THE REQUEST: In the regular-expression question below, how large can the inverse of a regular expression be relative to the original expression?

EXCERPTED TEXT:
......
16

Given a regular expression R that describes a regular language (no fancy backreferences). Is there an algorithmic way to construct a regular expression R* that describes the language of all words except those described by R? It should be possible as Wikipedia says:

The regular languages are closed under the various operations, that is, if the languages K and L are regular, so is the result of the following operations: […] the complement ¬L

For example, given the alphabet {a,b,c}, the inverse of the language (abc*)+ is (a|(ac|b|c).*)?


As DPenner has already pointed out in the comments, the inverse of a regular expresion can be exponentially larger than the original expression. This makes inversing regular expressions unsuitable to implement negative partial expression syntax for searching purposes. Is there an algorithm that preserves the O(n*m) runtime characteristic (where n is the size of the regex and m is the length of the input) of regular expression matching and allows for negated subexpressions?
......
EXTRACTED RECORDS:

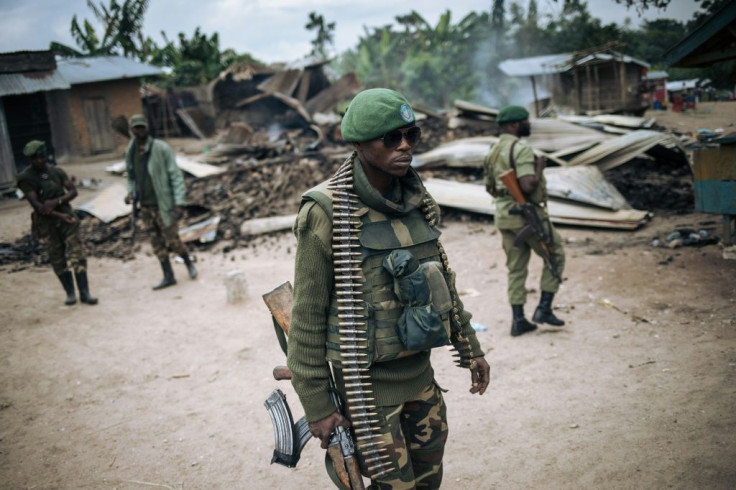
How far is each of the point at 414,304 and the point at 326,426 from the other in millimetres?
605

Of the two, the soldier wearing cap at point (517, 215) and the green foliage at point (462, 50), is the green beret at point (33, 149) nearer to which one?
the soldier wearing cap at point (517, 215)

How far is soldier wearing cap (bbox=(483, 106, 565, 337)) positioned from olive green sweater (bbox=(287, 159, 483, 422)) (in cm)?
345

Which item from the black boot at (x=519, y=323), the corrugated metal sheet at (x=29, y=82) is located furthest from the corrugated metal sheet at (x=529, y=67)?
the black boot at (x=519, y=323)

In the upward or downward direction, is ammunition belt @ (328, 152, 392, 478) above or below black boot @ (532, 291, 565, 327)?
above

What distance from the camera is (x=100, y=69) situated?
1986cm

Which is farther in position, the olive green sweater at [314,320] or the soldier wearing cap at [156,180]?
the soldier wearing cap at [156,180]

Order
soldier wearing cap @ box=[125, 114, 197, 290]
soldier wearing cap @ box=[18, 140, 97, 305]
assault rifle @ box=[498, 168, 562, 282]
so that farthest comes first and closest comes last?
soldier wearing cap @ box=[125, 114, 197, 290] < soldier wearing cap @ box=[18, 140, 97, 305] < assault rifle @ box=[498, 168, 562, 282]

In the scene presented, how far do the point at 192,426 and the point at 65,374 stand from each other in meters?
1.91

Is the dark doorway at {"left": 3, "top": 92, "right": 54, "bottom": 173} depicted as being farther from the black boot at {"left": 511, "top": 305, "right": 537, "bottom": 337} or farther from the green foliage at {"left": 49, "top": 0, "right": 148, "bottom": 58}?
the black boot at {"left": 511, "top": 305, "right": 537, "bottom": 337}

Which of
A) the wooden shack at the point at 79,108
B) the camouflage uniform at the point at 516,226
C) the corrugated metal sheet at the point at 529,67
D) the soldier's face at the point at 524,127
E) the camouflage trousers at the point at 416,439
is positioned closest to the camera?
the camouflage trousers at the point at 416,439

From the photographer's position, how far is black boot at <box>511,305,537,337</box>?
18.3ft

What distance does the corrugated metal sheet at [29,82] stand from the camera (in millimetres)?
14375

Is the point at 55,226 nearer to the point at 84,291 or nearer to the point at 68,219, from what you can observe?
the point at 68,219

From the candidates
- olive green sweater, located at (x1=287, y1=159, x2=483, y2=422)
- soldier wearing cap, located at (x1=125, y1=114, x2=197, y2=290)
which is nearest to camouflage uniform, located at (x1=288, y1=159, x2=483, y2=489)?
olive green sweater, located at (x1=287, y1=159, x2=483, y2=422)
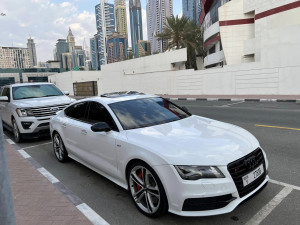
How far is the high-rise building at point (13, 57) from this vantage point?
12175cm

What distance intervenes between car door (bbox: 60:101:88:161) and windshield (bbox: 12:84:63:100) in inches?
140

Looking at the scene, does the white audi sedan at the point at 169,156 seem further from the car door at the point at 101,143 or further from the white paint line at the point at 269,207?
the white paint line at the point at 269,207

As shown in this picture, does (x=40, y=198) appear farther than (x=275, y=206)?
Yes

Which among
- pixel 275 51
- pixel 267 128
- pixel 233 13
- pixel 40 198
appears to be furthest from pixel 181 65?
pixel 40 198

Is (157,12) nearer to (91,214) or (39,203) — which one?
(39,203)

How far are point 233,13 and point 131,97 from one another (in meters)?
27.7

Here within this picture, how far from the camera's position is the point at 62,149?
17.4 ft

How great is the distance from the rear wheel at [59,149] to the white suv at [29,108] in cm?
182

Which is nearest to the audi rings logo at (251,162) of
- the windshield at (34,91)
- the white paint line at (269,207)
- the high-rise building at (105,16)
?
the white paint line at (269,207)

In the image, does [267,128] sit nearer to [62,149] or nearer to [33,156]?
[62,149]

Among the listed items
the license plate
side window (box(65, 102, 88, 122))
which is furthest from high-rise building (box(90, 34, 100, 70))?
the license plate

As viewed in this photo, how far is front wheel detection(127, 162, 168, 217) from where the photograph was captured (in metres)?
2.80

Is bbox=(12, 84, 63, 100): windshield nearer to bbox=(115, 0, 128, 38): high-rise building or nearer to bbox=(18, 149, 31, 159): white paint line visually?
bbox=(18, 149, 31, 159): white paint line

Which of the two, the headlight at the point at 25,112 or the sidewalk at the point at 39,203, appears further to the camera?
the headlight at the point at 25,112
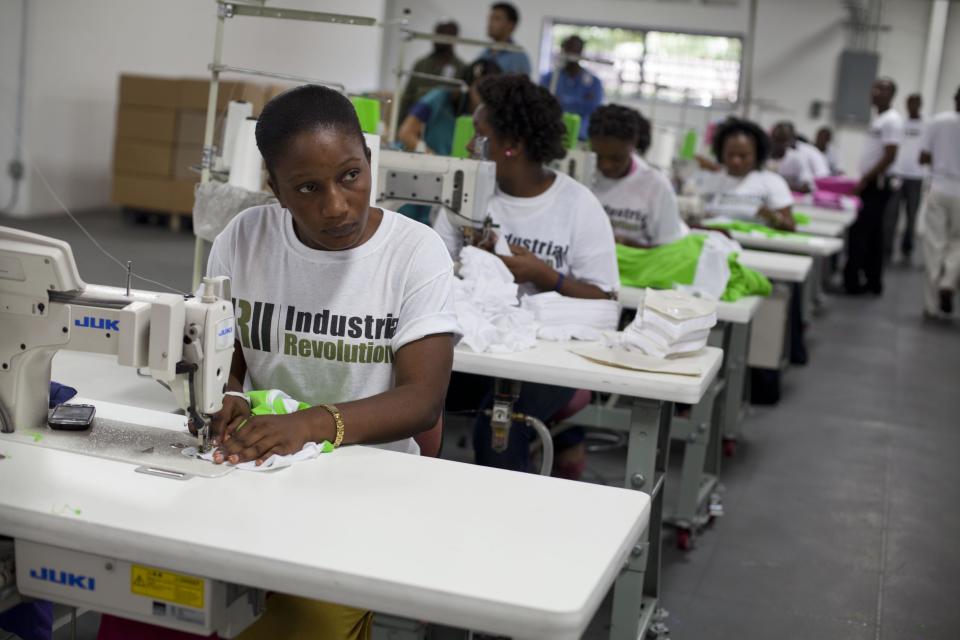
......
TASK RESPONSE: It can be exponentially larger than the original expression.